Trudeau was promoting a plan in last week’s federal budget, which cited Statistics Canada data from December 2023 that showed cellphone plan costs declined by 50 per cent since December 2018.

But many consumers say they don’t feel as though they pay less than they were five years ago.

Some say it’s clear evidence of competition in the marketplace and that consumers are getting more bang for their buck through new offers, such as bigger data packages, international roaming perks, or voice-to-text voice mail services.

Others argue that while customers are paying less per gigabyte of data, those deals might be influencing people to purchase bigger data plans than necessary.

Canadian children languish in Syrian camp: lawyer

A Toronto lawyer says five Canadian children are languishing in a squalid detention camp in Syria after Ottawa denied their mothers permission to come to Canada.

The development is the latest setback for Canadians among the many foreign nationals in ramshackle centres set up after the war-ravaged region was wrested from militant group Islamic State of Iraq and the Levant.

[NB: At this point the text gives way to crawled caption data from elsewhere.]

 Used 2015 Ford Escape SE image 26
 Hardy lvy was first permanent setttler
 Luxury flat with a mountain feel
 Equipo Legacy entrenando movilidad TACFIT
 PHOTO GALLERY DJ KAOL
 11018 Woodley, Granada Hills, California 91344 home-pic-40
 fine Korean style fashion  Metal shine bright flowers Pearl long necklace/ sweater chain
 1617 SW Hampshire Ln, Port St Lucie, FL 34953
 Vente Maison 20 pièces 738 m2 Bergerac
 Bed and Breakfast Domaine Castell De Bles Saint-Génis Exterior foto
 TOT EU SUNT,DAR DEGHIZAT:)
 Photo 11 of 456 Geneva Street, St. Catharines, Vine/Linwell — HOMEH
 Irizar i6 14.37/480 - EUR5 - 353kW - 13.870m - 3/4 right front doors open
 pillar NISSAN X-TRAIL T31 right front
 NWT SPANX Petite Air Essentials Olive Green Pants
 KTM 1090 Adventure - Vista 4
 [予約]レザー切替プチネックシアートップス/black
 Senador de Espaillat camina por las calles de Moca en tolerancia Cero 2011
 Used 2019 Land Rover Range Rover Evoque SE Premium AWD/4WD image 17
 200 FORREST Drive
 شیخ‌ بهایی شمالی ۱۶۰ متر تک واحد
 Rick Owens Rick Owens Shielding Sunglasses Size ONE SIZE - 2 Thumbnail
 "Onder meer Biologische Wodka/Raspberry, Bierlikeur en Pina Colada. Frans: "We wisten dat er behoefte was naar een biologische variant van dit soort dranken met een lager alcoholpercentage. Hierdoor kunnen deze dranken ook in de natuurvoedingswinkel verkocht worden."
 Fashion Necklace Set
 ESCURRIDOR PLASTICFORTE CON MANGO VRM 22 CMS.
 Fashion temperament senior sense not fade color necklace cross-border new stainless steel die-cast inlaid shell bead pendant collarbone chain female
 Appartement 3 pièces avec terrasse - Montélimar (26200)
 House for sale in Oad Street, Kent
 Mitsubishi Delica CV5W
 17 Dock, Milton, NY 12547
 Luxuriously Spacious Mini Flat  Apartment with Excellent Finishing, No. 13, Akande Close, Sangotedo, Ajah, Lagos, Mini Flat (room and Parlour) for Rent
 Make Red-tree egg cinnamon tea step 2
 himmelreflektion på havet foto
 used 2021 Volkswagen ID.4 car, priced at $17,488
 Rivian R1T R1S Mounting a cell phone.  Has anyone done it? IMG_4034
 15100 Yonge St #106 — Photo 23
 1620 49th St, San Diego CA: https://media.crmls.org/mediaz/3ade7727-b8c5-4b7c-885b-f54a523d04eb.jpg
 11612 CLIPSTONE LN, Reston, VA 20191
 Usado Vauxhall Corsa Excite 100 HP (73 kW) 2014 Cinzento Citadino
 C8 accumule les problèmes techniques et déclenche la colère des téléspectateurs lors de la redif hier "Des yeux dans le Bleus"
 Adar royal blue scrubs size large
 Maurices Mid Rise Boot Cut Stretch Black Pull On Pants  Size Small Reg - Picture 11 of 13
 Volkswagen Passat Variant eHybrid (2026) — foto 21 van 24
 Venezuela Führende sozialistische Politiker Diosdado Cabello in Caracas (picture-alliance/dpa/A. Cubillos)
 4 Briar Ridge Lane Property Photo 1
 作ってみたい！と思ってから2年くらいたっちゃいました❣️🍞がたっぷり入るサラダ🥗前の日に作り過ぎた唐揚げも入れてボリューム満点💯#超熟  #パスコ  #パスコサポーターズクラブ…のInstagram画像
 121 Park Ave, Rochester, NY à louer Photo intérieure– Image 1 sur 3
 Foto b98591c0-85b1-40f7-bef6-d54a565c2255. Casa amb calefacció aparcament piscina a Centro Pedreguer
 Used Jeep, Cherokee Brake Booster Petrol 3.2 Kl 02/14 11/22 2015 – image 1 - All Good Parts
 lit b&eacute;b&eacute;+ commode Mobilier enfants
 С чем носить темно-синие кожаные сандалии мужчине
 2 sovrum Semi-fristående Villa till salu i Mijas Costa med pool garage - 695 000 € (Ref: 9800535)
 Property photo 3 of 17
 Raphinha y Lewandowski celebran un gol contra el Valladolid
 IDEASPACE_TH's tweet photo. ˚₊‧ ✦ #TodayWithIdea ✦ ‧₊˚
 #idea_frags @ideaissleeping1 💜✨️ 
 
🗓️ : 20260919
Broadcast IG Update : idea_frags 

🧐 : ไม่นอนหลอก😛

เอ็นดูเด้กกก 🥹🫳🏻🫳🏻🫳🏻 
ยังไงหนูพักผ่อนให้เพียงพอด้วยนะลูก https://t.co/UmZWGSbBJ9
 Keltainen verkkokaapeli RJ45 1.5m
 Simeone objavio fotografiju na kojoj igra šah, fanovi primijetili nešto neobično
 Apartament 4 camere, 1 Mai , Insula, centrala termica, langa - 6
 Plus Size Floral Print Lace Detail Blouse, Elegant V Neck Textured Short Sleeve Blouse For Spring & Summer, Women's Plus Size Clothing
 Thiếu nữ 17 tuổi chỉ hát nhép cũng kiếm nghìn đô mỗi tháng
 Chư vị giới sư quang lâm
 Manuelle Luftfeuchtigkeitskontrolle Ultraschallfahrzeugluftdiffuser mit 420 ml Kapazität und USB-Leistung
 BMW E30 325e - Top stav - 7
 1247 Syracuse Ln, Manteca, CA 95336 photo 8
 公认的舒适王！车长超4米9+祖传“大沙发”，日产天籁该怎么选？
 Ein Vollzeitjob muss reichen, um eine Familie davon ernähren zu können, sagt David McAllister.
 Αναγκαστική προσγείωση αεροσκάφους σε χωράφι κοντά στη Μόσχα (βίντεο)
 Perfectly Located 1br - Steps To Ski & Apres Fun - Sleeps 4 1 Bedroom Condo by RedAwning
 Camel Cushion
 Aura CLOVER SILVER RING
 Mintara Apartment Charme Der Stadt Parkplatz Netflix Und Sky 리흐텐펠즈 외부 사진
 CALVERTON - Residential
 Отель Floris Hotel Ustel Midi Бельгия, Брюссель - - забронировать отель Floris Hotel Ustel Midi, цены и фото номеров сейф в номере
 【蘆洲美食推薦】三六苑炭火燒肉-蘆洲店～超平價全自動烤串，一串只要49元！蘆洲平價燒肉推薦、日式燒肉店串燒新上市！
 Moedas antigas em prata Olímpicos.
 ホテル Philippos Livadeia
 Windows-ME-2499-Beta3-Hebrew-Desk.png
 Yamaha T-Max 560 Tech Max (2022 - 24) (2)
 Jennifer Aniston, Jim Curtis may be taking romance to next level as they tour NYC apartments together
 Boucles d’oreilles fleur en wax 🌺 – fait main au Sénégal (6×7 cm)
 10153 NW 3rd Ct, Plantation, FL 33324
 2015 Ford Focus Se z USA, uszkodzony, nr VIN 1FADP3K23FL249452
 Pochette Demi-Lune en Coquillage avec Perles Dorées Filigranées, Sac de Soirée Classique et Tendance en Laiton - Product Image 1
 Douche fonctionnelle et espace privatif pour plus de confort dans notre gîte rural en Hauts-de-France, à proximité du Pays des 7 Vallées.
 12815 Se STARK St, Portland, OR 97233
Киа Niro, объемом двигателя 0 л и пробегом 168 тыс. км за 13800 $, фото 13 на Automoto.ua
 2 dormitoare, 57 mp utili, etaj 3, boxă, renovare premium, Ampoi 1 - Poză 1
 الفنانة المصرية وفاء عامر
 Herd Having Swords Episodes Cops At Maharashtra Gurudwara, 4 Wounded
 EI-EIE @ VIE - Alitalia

Lawyer Asiya Hirji says she applied for temporary resident permits on behalf of two women with Canadian children in al-Roj camp in February 2023 and was told last month they had been refused on security grounds.

Neither mother is a Canadian citizen, and the Canadian fathers of the children are no longer in the families’ lives.

Alberta NDP leadership deadline looms

It’s deadline day for anyone seeking to buy a membership to pick the next leader of Alberta’s Official NDP Opposition.

Members have until midnight to buy a membership ahead of the June 22 vote to pick a replacement for Rachel Notley.

There are five candidates, including party stalwarts Kathleen Ganley and Sarah Hoffman, but political observers say it appears the race is Naheed Nenshi’s to lose.

Nenshi, the former three-term Calgary mayor, has been drawing hundreds to party events, and the party says it will release updated membership numbers next month but is expecting record sales.

Big Alberta ranch gets protection from development

An agreement to protect a sprawling ranch in southern Alberta from development is the largest of its kind in the country, the Nature Conservancy of Canada says, and will allow the family that owns it to continue raising cattle there.

The 22,000-hectare McIntyre Ranch was founded south of Lethbridge, Alta., in 1894 by William McIntyre and it remained in his family until his son, Billy, died in 1947.

A longtime family friend and employee, Ralph Thrall, bought the property after Billy’s death and the Thrall family continues to own and operate it today.

The agreement, formally announced Monday in recognition of Earth Day, is a partnership between the Thrall family, the Nature Conservancy of Canada and Ducks Unlimited that gives both organizations conservation easements on the property in perpetuity to prevent it from future development, crop planting, or even wind and solar farms.

In return, Thrall says his family continues to own the property while getting a financial boost for their ranching business.

The Nature Conservancy says McIntyre Ranch contains some of Canada’s most significant uninterrupted blocks of rough fescue grasslands and over 1,000 hectares of wetlands which it says support an abundance of wildlife. It also provides carbon storage and water filtration.